*REQUIREMENT:* Put every line of the material below into a Markdown table with the columns "Row" and "Line," numbering the rows in order. Omit blank lines.

— START OF EXTRACTED INFORMATION —

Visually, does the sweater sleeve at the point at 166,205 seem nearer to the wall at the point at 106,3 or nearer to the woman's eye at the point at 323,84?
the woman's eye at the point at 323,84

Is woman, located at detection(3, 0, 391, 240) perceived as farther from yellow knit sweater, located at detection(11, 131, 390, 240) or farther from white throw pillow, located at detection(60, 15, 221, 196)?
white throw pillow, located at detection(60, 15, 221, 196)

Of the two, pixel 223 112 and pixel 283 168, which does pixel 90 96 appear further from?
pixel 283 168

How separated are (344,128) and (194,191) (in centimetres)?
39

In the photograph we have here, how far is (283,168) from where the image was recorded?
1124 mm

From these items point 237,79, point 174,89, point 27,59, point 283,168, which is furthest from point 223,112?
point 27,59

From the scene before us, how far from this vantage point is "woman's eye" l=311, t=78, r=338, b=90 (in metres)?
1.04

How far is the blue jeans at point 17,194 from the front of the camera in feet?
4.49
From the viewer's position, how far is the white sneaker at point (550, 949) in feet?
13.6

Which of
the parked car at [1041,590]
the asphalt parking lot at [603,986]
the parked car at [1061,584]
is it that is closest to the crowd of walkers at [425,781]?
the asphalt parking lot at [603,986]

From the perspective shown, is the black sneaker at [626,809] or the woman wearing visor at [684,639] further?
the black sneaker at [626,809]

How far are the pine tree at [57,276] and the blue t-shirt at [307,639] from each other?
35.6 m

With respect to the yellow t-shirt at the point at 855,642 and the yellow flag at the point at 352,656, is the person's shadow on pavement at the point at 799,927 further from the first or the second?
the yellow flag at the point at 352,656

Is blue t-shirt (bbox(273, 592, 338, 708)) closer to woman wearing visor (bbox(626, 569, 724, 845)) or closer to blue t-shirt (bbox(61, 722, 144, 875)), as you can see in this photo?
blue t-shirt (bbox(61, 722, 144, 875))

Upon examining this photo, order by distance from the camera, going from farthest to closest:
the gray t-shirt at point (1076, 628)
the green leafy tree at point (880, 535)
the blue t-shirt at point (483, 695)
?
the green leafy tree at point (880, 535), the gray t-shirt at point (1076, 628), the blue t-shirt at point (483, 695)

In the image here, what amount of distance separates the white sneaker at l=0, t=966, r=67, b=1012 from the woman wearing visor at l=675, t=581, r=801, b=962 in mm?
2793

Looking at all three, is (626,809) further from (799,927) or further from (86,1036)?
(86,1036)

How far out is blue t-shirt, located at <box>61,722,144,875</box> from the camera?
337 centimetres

— END OF EXTRACTED INFORMATION —

*RESULT FOR THIS EXERCISE:*
| Row | Line |
|---|---|
| 1 | Visually, does the sweater sleeve at the point at 166,205 seem nearer to the wall at the point at 106,3 or nearer to the woman's eye at the point at 323,84? |
| 2 | the woman's eye at the point at 323,84 |
| 3 | Is woman, located at detection(3, 0, 391, 240) perceived as farther from yellow knit sweater, located at detection(11, 131, 390, 240) or farther from white throw pillow, located at detection(60, 15, 221, 196)? |
| 4 | white throw pillow, located at detection(60, 15, 221, 196) |
| 5 | Of the two, pixel 223 112 and pixel 283 168, which does pixel 90 96 appear further from? |
| 6 | pixel 283 168 |
| 7 | How separated are (344,128) and (194,191) (in centimetres)? |
| 8 | 39 |
| 9 | In the photograph we have here, how far is (283,168) from where the image was recorded? |
| 10 | 1124 mm |
| 11 | From these items point 237,79, point 174,89, point 27,59, point 283,168, which is furthest from point 223,112? |
| 12 | point 27,59 |
| 13 | From the scene before us, how far from this vantage point is "woman's eye" l=311, t=78, r=338, b=90 (in metres)? |
| 14 | 1.04 |
| 15 | How far is the blue jeans at point 17,194 from the front of the camera in feet? |
| 16 | 4.49 |
| 17 | From the viewer's position, how far is the white sneaker at point (550, 949) in feet? |
| 18 | 13.6 |
| 19 | Which of |
| 20 | the parked car at [1041,590] |
| 21 | the asphalt parking lot at [603,986] |
| 22 | the parked car at [1061,584] |
| 23 | is it that is closest to the crowd of walkers at [425,781]? |
| 24 | the asphalt parking lot at [603,986] |
| 25 | From the perspective shown, is the black sneaker at [626,809] or the woman wearing visor at [684,639] further? |
| 26 | the black sneaker at [626,809] |
| 27 | How far are the pine tree at [57,276] and the blue t-shirt at [307,639] from each other? |
| 28 | 35.6 m |
| 29 | With respect to the yellow t-shirt at the point at 855,642 and the yellow flag at the point at 352,656, is the person's shadow on pavement at the point at 799,927 further from the first or the second? |
| 30 | the yellow flag at the point at 352,656 |
| 31 | Is blue t-shirt (bbox(273, 592, 338, 708)) closer to woman wearing visor (bbox(626, 569, 724, 845)) or closer to blue t-shirt (bbox(61, 722, 144, 875)), as you can see in this photo? |
| 32 | blue t-shirt (bbox(61, 722, 144, 875)) |
| 33 | Upon examining this photo, order by distance from the camera, going from farthest to closest: |
| 34 | the gray t-shirt at point (1076, 628) |
| 35 | the green leafy tree at point (880, 535) |
| 36 | the blue t-shirt at point (483, 695) |
| 37 | ? |
| 38 | the green leafy tree at point (880, 535), the gray t-shirt at point (1076, 628), the blue t-shirt at point (483, 695) |
| 39 | In the image here, what amount of distance separates the white sneaker at l=0, t=966, r=67, b=1012 from the woman wearing visor at l=675, t=581, r=801, b=962 in mm? |
| 40 | 2793 |
| 41 | Looking at all three, is (626,809) further from (799,927) or further from (86,1036)? |
| 42 | (86,1036) |
| 43 | How far out is blue t-shirt, located at <box>61,722,144,875</box> from the camera? |
| 44 | 337 centimetres |